(TESTO):
La Ue mette in campo standard per la sostenibilità per le grandi aziende. Circa 12 mila soggetti tra industrie, banche, assicurazioni dovranno rispettare principi fondamentali per il Green Deal

Economia, sostenibilità e trasparenza: una direttiva Ue mette nero su bianco cosa comunicare al mercato

Le aziende che affrontano l’innovazione e la sostenibilità ogni anno presentano un bilancio ad hoc. Uno documento molto utile per capire cosa l’azienda e il management stanno facendo per non danneggiare l’ambiente. Ci sono molti modi per dichiarasi a basso impatto climatico. Ma il bilancio di sostenibilità è anche uno strumento di analisi per verificare la quota di capitale e tanto altro che l’ impresa mette nella tutela del pianeta. CO2, acquisti, partner, condivisione, diritti, sono tutti elementi che avvicinano o allontanano pubblico ed investitori da un determinato brand.

L’Unione europea ha emesso una nuova direttiva, come atto delegato, su questa materia: il Corporate Sustainability Reporting (CSRD). Le aziende dovranno applicare le nuove regole già nell’esercizio finanziario 2024, per le relazioni pubblicate nel 2025. I destinatari della direttiva sono parecchio interessanti: le grandi aziende di interesse pubblico con più di 500 dipendenti. 11700 circa tra società quotate, banche, compagnie di assicurazione, altre società designate dalle autorità nazionali come enti di interesse pubblico. Perché gli si punta il dito ? Per far rendicontare meglio e più di prima le loro performances industriali. In sostanza le aziende dei 27 stati dell’Ue e le piccole quotate in borsa- la big economy- dovranno rispettare alcuni standard per non essere accusate di travisare la realtà. Una volta questi parametri venivano esaminati solo dalle organizzazioni ambientaliste. Da tempo non è più così, perché per fortuna, l’idea di un mondo più pulito ha fatto breccia in tanti contesti sociali, e quindi anche tra chi investe.

(RIGHE ESTRATTE):
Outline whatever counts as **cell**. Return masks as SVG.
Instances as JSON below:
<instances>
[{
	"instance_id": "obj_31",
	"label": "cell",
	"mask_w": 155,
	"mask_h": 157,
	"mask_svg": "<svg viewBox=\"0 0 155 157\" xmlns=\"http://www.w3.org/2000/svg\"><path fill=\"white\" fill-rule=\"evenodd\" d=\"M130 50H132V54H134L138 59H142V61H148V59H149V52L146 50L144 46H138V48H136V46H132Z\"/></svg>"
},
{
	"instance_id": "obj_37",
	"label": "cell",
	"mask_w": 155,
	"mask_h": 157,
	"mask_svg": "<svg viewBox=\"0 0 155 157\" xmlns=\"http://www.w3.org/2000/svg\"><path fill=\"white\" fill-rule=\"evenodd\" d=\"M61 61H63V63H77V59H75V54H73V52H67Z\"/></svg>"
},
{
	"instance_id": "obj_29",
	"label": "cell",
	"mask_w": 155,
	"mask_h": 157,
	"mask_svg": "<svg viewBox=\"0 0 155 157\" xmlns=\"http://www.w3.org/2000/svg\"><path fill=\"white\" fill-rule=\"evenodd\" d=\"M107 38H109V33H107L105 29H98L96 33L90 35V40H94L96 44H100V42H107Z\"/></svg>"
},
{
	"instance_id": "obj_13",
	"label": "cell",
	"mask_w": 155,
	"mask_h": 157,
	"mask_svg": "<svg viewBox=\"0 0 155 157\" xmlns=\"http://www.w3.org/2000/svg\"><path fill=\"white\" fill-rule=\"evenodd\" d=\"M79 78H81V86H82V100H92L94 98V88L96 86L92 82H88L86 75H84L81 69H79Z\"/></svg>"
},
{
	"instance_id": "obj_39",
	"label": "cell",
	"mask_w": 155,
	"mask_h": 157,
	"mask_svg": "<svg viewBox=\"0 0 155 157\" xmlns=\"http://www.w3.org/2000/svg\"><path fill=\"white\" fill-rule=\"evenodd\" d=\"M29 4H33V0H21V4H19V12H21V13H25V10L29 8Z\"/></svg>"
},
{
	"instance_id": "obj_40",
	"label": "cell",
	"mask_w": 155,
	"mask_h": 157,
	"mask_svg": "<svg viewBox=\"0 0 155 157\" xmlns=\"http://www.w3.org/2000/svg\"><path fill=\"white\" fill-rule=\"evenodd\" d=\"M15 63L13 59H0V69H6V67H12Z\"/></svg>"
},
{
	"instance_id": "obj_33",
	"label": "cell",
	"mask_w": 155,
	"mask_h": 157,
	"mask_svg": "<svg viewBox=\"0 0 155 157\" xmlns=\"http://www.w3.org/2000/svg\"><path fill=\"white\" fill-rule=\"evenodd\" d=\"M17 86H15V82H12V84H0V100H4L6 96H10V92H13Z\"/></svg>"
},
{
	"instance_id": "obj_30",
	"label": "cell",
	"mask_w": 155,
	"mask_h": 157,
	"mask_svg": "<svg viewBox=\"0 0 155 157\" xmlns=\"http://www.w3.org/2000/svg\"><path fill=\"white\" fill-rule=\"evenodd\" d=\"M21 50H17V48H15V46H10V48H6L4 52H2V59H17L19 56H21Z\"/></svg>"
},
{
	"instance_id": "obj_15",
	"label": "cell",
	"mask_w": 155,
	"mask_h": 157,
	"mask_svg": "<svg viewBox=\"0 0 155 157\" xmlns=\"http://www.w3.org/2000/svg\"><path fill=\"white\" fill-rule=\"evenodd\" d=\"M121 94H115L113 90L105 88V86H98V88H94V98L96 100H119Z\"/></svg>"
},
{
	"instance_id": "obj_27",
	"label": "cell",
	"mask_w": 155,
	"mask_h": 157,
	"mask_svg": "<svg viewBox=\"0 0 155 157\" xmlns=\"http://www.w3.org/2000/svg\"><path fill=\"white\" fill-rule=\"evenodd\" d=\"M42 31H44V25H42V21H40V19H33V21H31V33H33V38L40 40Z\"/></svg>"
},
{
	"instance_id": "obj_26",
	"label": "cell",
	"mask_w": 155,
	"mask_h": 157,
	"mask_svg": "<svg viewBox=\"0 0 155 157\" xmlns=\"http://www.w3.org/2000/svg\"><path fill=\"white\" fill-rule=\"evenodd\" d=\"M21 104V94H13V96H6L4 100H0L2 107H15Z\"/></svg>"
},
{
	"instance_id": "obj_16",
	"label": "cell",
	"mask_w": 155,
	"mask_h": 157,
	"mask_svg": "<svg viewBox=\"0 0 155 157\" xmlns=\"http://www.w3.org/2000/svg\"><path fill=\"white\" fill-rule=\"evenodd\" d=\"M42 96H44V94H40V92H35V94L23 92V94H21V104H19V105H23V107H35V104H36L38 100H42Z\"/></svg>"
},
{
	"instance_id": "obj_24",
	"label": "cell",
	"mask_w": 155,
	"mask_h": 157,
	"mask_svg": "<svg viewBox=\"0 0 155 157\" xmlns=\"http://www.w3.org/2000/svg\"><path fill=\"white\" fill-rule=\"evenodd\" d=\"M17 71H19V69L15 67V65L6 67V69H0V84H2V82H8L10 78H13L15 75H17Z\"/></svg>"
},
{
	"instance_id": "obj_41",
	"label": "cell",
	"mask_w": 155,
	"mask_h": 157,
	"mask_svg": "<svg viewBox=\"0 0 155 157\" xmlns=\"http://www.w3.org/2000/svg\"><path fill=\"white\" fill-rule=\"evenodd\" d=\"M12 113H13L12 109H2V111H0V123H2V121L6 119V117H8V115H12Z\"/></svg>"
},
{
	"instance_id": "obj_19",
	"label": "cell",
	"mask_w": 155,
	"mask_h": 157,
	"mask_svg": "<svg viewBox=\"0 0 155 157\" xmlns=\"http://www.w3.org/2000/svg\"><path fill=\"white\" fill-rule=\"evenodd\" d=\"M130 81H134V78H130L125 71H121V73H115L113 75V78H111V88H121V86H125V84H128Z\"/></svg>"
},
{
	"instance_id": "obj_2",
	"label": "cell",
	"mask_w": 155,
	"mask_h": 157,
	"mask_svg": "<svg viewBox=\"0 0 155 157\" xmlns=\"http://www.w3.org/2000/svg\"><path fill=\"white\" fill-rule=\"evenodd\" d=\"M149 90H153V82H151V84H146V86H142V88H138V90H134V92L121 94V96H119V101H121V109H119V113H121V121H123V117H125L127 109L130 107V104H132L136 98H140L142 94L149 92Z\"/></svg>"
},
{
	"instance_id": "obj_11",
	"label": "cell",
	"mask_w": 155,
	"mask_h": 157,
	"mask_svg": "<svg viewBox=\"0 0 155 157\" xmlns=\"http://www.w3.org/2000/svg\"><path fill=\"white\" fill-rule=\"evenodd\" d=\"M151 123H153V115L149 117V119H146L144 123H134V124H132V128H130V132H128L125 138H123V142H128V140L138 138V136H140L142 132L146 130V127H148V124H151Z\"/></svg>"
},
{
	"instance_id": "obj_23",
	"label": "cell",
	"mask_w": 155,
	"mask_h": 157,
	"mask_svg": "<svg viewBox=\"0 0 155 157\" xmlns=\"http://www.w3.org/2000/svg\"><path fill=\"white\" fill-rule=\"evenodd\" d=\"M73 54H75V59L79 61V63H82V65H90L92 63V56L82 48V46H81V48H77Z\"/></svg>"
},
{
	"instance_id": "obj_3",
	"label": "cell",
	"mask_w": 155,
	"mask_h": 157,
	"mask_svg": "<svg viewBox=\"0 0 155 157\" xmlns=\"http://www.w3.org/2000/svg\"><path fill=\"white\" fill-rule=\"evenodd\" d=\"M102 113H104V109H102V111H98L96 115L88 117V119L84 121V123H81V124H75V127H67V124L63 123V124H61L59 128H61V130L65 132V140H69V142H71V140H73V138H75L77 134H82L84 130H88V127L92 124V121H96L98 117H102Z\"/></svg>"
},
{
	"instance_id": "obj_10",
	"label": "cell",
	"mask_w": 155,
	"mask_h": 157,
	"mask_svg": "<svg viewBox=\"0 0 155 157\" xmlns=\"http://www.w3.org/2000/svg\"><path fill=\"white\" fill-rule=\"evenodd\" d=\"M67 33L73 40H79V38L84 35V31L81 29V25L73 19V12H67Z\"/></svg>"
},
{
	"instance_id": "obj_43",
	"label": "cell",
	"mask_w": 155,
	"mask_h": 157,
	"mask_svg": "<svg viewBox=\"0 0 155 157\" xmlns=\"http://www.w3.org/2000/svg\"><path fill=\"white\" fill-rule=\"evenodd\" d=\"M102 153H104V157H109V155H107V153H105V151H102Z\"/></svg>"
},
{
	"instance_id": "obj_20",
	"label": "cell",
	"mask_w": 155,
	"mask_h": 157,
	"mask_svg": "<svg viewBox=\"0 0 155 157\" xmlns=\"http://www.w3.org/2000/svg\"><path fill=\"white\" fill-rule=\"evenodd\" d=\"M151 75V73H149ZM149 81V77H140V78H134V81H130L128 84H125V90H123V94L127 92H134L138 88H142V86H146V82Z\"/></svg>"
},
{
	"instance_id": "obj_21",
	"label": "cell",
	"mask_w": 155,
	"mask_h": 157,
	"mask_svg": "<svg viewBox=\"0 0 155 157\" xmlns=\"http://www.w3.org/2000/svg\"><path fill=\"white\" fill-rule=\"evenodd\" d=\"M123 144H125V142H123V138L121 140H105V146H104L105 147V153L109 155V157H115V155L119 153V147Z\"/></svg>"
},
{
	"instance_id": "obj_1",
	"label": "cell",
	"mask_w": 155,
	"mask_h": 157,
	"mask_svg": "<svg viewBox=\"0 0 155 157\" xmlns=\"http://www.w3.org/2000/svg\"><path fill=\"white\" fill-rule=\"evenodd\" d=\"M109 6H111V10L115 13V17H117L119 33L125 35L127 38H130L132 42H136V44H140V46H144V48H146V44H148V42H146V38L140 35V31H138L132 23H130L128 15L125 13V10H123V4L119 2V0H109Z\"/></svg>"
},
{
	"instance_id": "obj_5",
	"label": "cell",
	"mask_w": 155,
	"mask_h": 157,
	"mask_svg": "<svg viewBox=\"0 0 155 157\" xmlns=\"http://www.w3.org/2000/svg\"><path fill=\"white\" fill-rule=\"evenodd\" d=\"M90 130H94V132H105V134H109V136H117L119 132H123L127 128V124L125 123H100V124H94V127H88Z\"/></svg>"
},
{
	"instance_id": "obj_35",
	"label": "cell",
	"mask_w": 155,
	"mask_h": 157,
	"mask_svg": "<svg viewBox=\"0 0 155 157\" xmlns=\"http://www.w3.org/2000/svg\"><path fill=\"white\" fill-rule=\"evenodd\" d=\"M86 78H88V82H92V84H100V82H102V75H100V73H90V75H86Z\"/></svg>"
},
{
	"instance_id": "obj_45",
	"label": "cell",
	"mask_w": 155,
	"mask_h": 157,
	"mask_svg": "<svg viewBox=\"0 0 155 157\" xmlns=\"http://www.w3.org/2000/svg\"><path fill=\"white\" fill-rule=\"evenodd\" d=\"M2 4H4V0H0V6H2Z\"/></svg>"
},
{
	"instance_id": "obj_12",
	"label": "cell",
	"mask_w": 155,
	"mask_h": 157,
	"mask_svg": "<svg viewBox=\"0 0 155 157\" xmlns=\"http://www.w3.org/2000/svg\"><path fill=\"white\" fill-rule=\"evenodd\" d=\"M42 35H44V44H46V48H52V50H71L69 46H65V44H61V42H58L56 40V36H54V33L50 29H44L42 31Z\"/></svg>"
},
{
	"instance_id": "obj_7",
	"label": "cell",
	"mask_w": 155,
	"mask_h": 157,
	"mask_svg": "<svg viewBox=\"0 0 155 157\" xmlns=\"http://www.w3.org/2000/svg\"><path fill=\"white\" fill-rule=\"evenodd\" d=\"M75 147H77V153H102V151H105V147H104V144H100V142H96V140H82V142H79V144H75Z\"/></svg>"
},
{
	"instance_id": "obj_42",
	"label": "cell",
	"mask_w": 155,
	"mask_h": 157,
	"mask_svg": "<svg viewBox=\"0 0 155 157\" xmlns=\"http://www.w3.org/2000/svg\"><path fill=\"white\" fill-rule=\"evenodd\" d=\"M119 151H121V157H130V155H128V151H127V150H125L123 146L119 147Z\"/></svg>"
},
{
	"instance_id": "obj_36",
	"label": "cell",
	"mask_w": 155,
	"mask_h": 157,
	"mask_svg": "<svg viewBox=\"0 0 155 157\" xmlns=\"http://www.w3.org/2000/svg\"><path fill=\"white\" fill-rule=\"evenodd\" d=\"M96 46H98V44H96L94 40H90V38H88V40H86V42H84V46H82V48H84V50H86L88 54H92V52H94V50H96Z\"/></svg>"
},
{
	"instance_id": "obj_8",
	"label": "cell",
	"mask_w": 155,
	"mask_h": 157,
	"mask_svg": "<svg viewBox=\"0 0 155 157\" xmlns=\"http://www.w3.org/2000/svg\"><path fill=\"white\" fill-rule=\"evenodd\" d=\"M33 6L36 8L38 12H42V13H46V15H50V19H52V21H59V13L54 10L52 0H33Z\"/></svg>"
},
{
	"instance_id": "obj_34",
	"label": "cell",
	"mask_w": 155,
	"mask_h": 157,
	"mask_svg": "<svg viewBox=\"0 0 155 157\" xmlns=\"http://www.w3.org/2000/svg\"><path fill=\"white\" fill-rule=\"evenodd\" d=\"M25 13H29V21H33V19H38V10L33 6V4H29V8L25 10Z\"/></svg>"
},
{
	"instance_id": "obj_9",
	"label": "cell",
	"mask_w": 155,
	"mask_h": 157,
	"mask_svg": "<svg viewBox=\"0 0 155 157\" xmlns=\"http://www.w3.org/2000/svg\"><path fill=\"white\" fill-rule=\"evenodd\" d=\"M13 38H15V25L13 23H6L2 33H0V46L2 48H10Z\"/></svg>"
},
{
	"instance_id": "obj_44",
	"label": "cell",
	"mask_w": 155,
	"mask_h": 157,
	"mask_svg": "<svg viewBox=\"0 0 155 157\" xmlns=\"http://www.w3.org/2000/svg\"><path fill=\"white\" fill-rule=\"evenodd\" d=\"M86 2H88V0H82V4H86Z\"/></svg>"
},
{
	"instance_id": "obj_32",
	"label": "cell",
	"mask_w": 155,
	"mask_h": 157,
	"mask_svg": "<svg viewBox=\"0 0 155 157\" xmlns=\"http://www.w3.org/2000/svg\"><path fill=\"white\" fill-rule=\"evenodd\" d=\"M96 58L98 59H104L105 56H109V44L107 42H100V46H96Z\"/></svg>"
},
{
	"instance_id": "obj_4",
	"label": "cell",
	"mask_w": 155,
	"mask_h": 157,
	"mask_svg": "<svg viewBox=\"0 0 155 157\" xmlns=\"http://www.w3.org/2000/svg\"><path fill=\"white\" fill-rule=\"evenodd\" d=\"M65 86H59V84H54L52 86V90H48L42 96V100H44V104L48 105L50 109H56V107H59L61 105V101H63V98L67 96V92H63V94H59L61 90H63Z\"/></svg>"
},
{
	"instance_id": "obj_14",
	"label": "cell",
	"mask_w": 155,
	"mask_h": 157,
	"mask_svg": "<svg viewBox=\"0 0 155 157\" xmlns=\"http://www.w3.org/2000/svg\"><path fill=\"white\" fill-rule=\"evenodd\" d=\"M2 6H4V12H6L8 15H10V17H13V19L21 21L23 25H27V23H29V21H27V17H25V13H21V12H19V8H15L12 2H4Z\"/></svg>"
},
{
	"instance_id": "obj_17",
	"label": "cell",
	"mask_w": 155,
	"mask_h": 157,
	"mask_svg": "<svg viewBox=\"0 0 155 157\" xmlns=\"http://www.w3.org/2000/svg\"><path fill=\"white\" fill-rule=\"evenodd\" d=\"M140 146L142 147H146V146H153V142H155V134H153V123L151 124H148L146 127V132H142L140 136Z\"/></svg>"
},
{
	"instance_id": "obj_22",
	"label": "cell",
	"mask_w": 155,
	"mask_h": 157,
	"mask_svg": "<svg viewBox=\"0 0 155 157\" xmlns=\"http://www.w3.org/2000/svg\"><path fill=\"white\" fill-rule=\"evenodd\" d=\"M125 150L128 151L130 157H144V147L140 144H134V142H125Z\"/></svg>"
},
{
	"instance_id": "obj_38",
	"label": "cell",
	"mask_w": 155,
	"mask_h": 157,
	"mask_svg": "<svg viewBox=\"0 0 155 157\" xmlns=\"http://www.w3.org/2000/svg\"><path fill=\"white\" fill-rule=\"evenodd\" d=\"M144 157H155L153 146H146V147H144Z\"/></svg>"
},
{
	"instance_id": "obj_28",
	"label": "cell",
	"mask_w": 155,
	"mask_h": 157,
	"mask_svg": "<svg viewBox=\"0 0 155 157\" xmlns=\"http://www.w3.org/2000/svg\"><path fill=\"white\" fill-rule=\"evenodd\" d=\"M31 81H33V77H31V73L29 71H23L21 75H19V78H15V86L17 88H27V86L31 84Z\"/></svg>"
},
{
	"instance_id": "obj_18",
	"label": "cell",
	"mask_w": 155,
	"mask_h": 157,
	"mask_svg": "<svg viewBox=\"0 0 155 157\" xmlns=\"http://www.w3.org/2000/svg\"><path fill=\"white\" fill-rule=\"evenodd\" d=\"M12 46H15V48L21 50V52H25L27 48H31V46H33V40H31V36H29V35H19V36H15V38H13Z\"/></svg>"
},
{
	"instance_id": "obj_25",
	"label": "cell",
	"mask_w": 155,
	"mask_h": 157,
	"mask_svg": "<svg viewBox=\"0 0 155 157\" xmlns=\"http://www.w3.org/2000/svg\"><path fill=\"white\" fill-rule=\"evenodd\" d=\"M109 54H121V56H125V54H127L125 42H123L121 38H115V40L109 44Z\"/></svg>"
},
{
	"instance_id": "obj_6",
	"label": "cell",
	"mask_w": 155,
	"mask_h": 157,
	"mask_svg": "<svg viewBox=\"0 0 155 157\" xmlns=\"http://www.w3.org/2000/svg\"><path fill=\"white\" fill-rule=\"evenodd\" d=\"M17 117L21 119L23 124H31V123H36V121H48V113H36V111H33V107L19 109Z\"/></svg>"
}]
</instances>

(OBIETTIVI):
a – Per favore, cita senza modifiche il passo del testo sulla direttiva Ue che va da "La Ue mette" fino a "un determinato brand.".
b – Traduci in inglese questa frase del testo sulla direttiva Ue: «Le aziende dovranno applicare le nuove regole già nell’esercizio finanziario 2024, per le relazioni pubblicate nel 2025.»

(RISPOSTE AI COMPITI):
a –
La Ue mette in campo standard per la sostenibilità per le grandi aziende. Circa 12 mila soggetti tra industrie, banche, assicurazioni dovranno rispettare principi fondamentali per il Green Deal

Economia, sostenibilità e trasparenza: una direttiva Ue mette nero su bianco cosa comunicare al mercato

Le aziende che affrontano l’innovazione e la sostenibilità ogni anno presentano un bilancio ad hoc. Uno documento molto utile per capire cosa l’azienda e il management stanno facendo per non danneggiare l’ambiente. Ci sono molti modi per dichiarasi a basso impatto climatico. Ma il bilancio di sostenibilità è anche uno strumento di analisi per verificare la quota di capitale e tanto altro che l’ impresa mette nella tutela del pianeta. CO2, acquisti, partner, condivisione, diritti, sono tutti elementi che avvicinano o allontanano pubblico ed investitori da un determinato brand.

b – Companies will have to apply the new rules as early as the 2024 financial year, for reports published in 2025.